Human DNA contains two types of biologically instructive information: the canonical nucleobases A, G, T, C, and the epigenetic nucleobases mC, hmC, fC, and caC. Canonical nucleobases encode the molecular identity (the sequence) of all RNAs and proteins that are synthesized by a cell, whereas epigenetic nucleobases dynamically regulate this synthesis.
This regulation shapes the phenotype of cells during differentiation and development, and its perturbation is a key trigger of cancer.
Canonical nucleobases can be decoded in a programmable manner by nucleic acids and their analogs via Watson-Crick-base pairing, and the simplicity of this recognition has enabled revolutionary developments in the biological sciences.
In contrast, molecular scaffolds with programmable recognition of epigenetic nucleobases do not exist, which represents a roadblock for developments in epigenetics basic research and cancer diagnostics.
Likewise, the reversible writing, reading and erasing of epigenetic nucleobases (DNA modifications) during cell differentiation, embryonic development and cancer development is highly dynamic, but studying this dynamics is limited by the lack of methodology to write, read, and erase the nucleobases with high spatiotemporal resolution.
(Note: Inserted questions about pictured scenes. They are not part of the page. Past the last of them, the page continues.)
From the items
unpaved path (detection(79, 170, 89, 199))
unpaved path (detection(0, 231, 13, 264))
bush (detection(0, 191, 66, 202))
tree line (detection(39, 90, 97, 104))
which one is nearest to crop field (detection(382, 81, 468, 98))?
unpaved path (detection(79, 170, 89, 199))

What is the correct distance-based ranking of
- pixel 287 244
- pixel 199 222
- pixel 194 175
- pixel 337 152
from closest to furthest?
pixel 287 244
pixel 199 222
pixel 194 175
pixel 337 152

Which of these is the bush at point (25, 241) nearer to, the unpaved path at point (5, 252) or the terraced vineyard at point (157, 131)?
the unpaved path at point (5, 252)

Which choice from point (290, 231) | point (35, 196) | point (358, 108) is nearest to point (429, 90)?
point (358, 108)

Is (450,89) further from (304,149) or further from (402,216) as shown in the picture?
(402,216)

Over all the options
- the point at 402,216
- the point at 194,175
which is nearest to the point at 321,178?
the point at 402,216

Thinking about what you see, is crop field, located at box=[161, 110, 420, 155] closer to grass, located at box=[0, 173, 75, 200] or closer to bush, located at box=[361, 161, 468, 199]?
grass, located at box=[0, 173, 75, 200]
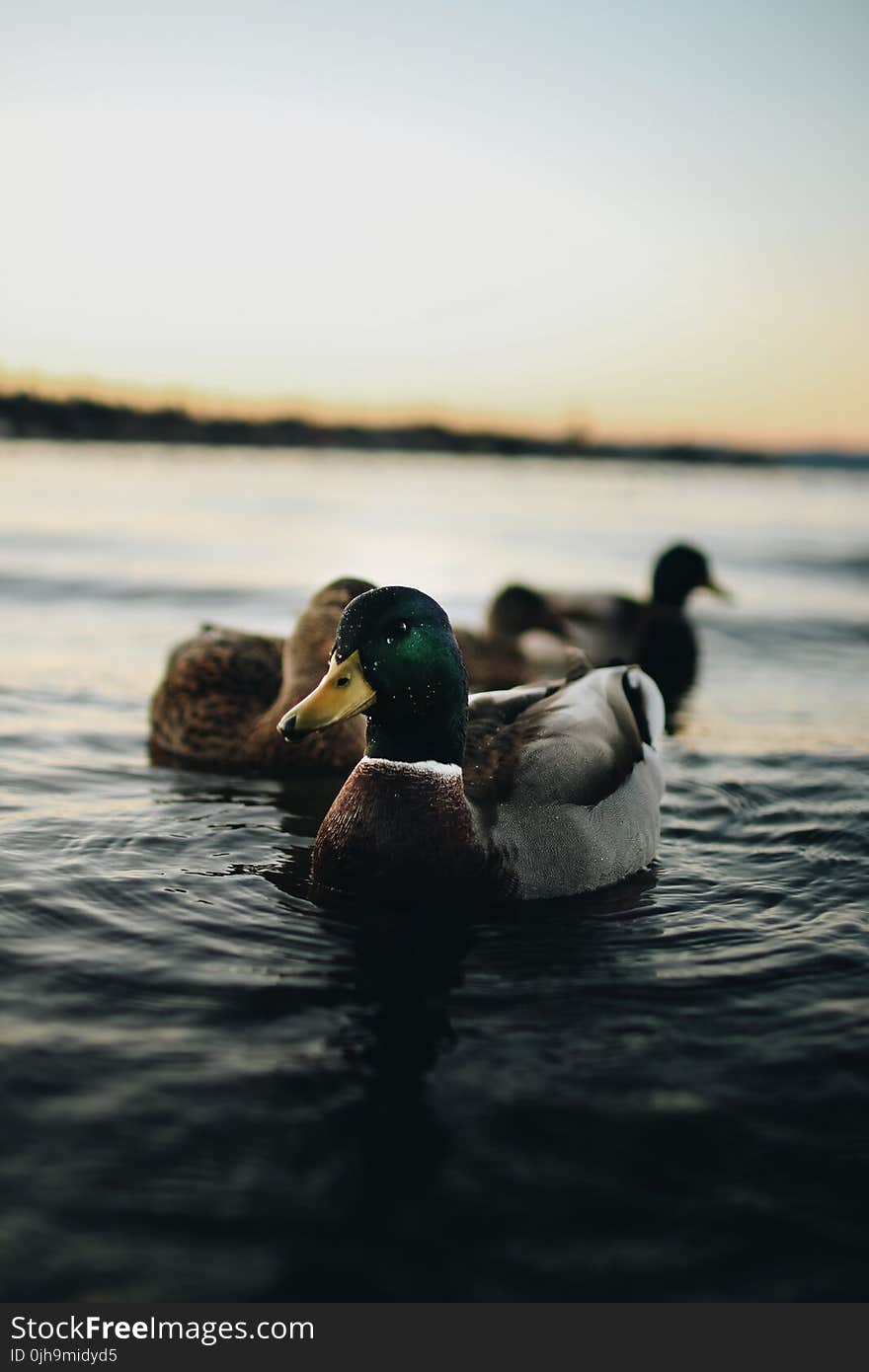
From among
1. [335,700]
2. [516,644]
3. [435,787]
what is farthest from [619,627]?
[335,700]

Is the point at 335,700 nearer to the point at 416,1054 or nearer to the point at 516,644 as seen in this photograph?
the point at 416,1054

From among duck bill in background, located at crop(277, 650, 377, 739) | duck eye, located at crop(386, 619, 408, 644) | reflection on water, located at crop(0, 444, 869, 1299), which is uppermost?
duck eye, located at crop(386, 619, 408, 644)

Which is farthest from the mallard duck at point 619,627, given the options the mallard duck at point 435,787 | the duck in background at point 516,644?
the mallard duck at point 435,787

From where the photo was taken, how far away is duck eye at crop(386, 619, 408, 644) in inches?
180

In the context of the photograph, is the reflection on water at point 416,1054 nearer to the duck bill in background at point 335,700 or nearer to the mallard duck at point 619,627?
the duck bill in background at point 335,700

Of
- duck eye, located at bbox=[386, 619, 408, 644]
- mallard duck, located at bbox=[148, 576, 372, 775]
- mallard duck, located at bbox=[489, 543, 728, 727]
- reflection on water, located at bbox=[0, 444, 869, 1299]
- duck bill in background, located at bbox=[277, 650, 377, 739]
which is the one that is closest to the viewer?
reflection on water, located at bbox=[0, 444, 869, 1299]

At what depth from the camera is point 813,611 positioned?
15.6m

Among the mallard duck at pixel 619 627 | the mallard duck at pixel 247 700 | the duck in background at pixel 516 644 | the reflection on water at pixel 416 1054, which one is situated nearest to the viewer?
the reflection on water at pixel 416 1054

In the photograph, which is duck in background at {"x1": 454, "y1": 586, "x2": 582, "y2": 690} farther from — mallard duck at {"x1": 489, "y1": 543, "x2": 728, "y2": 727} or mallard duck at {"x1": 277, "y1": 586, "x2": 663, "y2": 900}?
mallard duck at {"x1": 277, "y1": 586, "x2": 663, "y2": 900}

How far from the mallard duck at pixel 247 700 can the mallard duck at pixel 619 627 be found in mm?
3649

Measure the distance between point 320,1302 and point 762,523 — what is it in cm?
3148

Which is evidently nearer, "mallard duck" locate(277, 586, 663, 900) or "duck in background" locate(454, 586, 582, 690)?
"mallard duck" locate(277, 586, 663, 900)

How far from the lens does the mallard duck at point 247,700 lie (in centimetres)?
705

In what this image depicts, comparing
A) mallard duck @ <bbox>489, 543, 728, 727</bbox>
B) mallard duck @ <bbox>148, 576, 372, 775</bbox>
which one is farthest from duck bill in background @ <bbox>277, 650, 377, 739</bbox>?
mallard duck @ <bbox>489, 543, 728, 727</bbox>
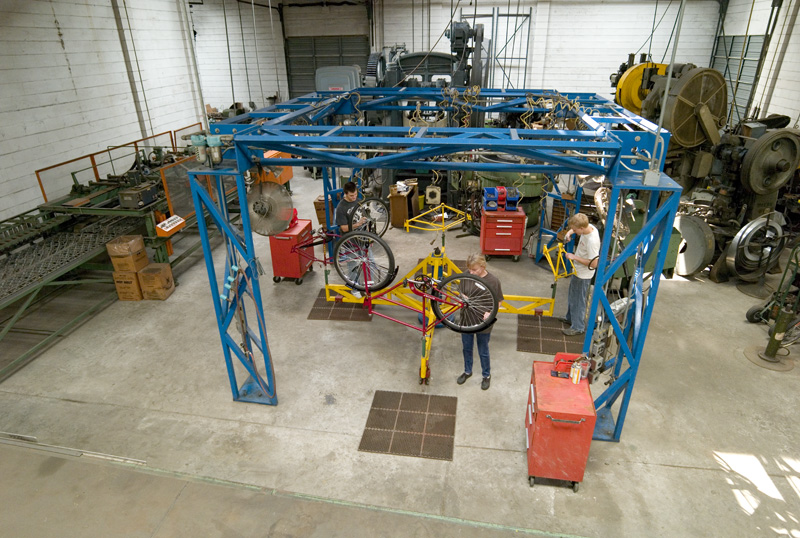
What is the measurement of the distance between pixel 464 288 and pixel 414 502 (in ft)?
7.24

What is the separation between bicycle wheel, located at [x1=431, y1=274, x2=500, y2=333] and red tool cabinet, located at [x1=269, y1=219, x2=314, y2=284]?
280cm

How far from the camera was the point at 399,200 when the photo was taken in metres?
9.72

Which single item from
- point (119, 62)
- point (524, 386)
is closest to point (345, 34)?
point (119, 62)

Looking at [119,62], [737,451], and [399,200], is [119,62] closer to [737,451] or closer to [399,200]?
[399,200]

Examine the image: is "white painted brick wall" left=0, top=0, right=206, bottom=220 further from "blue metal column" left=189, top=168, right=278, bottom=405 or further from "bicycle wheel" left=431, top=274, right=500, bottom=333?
"bicycle wheel" left=431, top=274, right=500, bottom=333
Cancer represents a leading cause of death in the human population accounting for ~10 Mio. deaths per year (2020), and the increasing life-expectation further intensifies this problem. Epigenetic nucleobases play key roles in cancer development and serve as important biomarkers for cancer research and diagnostics.
A striking feature of aberrant, cancer-causing nucelobase patterns are their early occurrence during malignant transformation, making them highly valuable biomarkers for early-stage detection. Early detection in turn drastically increases the treatment success rate, and has been identified by the WHO as key factor for reducing cancer deaths. Novel approaches that reveal the actual chemical signals at play thus bear a high potential for biomarker discovery and the development of diagnostics assays. EPICODE dealed with the design and application of novel designer proteins that address fundamental problems in the field of DNA recognition.
These represent basic research tools with potential to be applied in different study settings, including in vitro DNA analytics/Diagnostics, imaging approaches and functional studies.
Specifically, we developed probes that can be programmed to recognize epigenetic DNA nucleobases in user-defined DNA sequences, as well as recognize specific combinations of two epigenetic DNA nucleobases in the two strands of DNA duplexes. Such molecules can serve as versatile probes in vitro and in vivo, i.e. to enrich DNA molecules from complex, genomic DNA backgrounds for targeted and genome-wide analyses, and for direct cellular imaging. We further designed optochemical tools that allow to precisely control the writer and eraser enzymes as well as the reader proteins of epigenetic DNA nucleobases with spatiotemporal resolution by light directly in cells. This allowed us to precisely study the kinetics of nucleobase editing and the triggered downstream chromatin changes in states associated to normal and malignant physiology, and to edit the local epigenetic nucleobase landscape of user-defined genomic loci.
Given the central role of epigenetic nucleobases in cancer and the universality of this approach, EPICODE thus provided enabling and broadly applicable methodology for cancer epigenetics research and diagnosis.